Speaking to the Health and Social Care Select Committee (HSCC)’s pharmacy inquiry this week, Dr Amanda Doyle said that ‘the evidence doesn’t back... up’ claims that pharmacists supplying antibiotics would exacerbate problems with AMR.

And while she said that the scheme’s impact on antibiotic use would be assessed, NHSE expected ‘to gain reassurance’ from this evaluation.

‘I would expect that there will be no change in whether a patient gets the antibiotic regardless of whether they went to a GP practice or pharmacy,’ Dr Doyle told the inquiry.

She said that the patient group directions (PGDs) used by a pharmacist to decide whether or not to supply antibiotics under the Pharmacy First clinical pathways were ‘quite tight clinical protocols’ developed by an expert technical group with reference to NICE guidance.

And she suggested that the decision-making process contained within the PGDs was the same as what would be in use within GP practices.

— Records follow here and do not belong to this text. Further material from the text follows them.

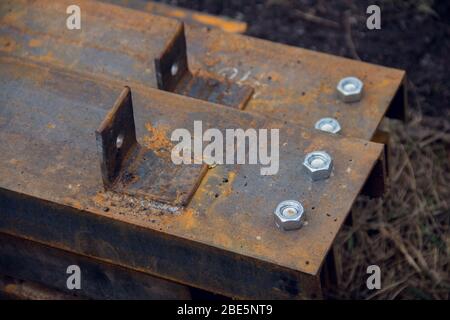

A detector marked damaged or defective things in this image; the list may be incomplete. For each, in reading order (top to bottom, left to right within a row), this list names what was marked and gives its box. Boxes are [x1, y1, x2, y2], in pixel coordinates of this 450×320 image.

rusted metal plate [105, 0, 248, 33]
rusted metal plate [0, 0, 406, 142]
rusty steel beam [0, 0, 406, 142]
rusty steel beam [0, 55, 384, 298]
rusted metal plate [0, 56, 384, 298]
rusted metal plate [0, 231, 192, 298]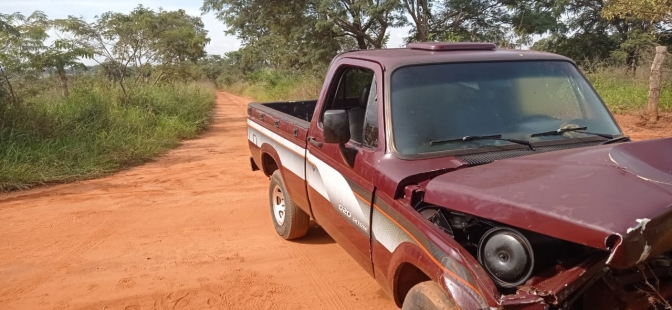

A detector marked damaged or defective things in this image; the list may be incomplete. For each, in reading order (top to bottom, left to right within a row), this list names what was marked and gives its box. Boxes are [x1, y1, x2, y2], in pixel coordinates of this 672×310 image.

damaged front end of truck [406, 139, 672, 308]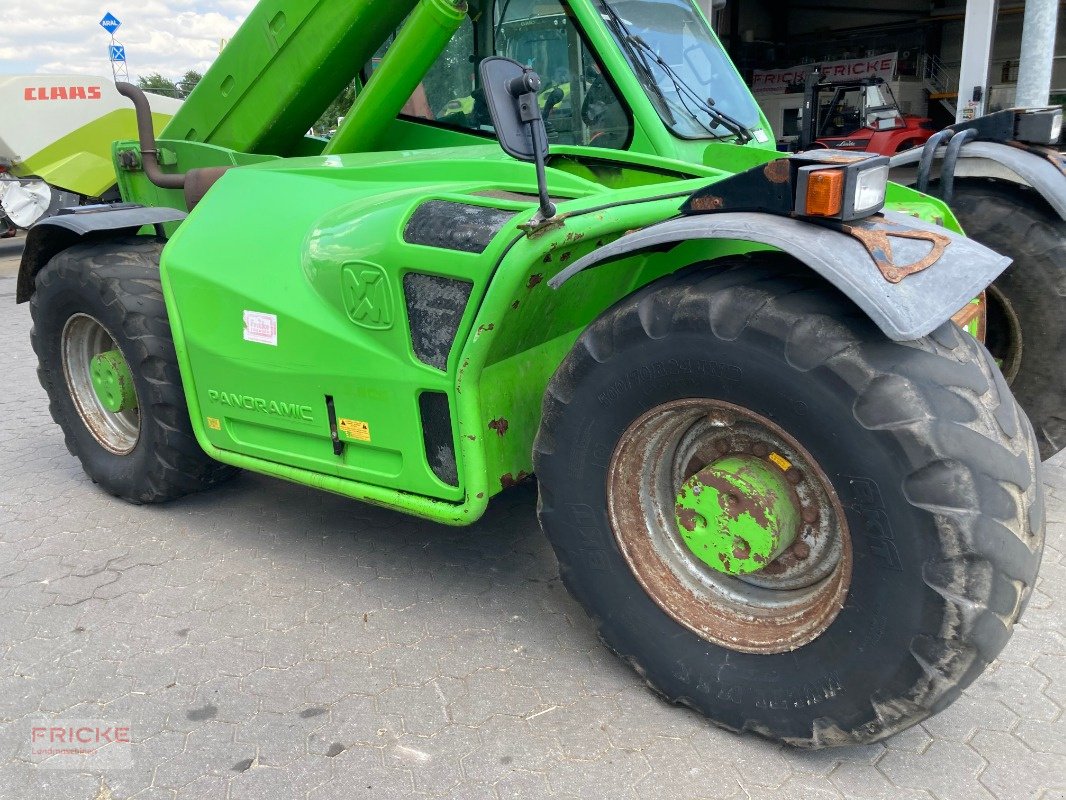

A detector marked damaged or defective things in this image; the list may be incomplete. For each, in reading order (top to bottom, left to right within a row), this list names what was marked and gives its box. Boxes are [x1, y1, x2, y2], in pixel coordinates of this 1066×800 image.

rusty wheel rim [62, 311, 140, 454]
rusty wheel rim [609, 401, 848, 657]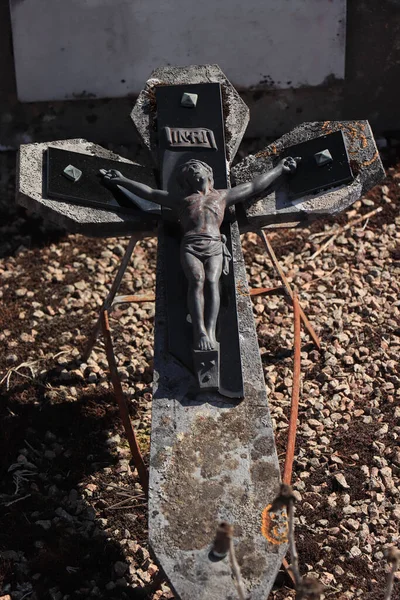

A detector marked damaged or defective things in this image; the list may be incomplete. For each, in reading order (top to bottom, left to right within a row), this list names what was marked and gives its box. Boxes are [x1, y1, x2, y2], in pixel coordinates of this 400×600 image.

rusty metal rod [80, 234, 140, 360]
rusty metal rod [101, 308, 149, 494]
rusty metal rod [260, 230, 322, 352]
rusty metal rod [282, 288, 302, 486]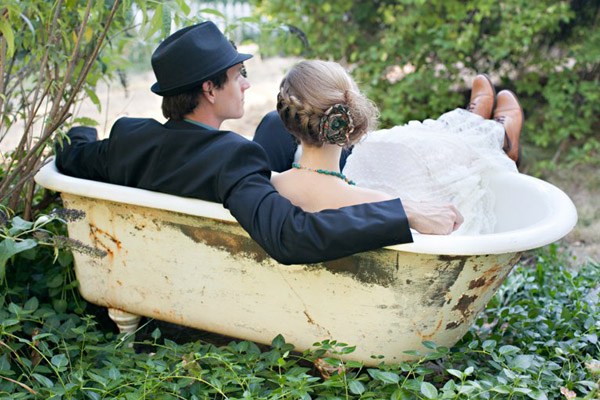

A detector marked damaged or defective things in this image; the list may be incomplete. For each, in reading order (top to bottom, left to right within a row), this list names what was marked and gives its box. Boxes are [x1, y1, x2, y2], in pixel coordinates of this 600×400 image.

rust stain [173, 223, 268, 264]
rusty bathtub exterior [34, 161, 576, 364]
rust stain [452, 292, 476, 318]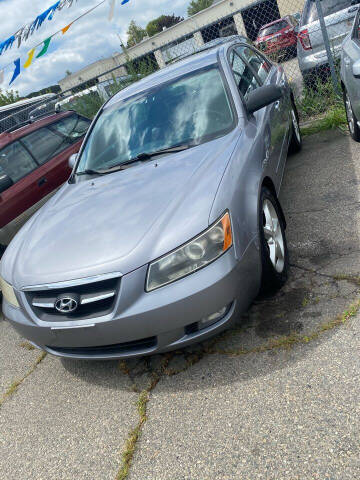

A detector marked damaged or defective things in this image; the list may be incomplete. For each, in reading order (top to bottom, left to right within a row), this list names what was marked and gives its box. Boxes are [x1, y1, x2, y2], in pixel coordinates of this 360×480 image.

cracked pavement [0, 129, 360, 478]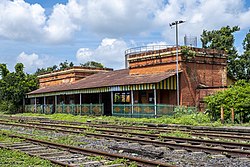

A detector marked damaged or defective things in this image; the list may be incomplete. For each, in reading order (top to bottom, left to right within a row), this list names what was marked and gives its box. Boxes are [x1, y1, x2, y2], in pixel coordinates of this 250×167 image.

rusty roof sheet [27, 69, 178, 94]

While it did not therefore expect Pharmacy First to increase antibiotic use, Dr Doyle said that NHSE still had a ‘duty to properly evaluate that’.

‘It’s really important that we don’t inadvertently contribute [to AMR] but we’re not expecting to, we’re expecting to gain reassurance,’ Dr Doyle told the parliamentary committee.

She added that a formal evaluation of Pharmacy First would lay the groundwork for an increase in pharmacist prescribing, following pilots currently running across the country.

With all new pharmacists graduating as independent prescribers from 2026, ‘starting this process of Pharmacy First with a really formal evaluation will absolutely help us to move on as soon as that happens,’ Dr Doyle said.

NHSE, the Department of Health and Social Care (DHSC) and Community Pharmacy England (CPE) have committed to 'closely monitoring' antimicrobial supply following the launch of Pharmacy First, with an evaluation of the service’s impact on antimicrobial resistance to be commissioned by the National Institute for Health and Care Research (NIHR).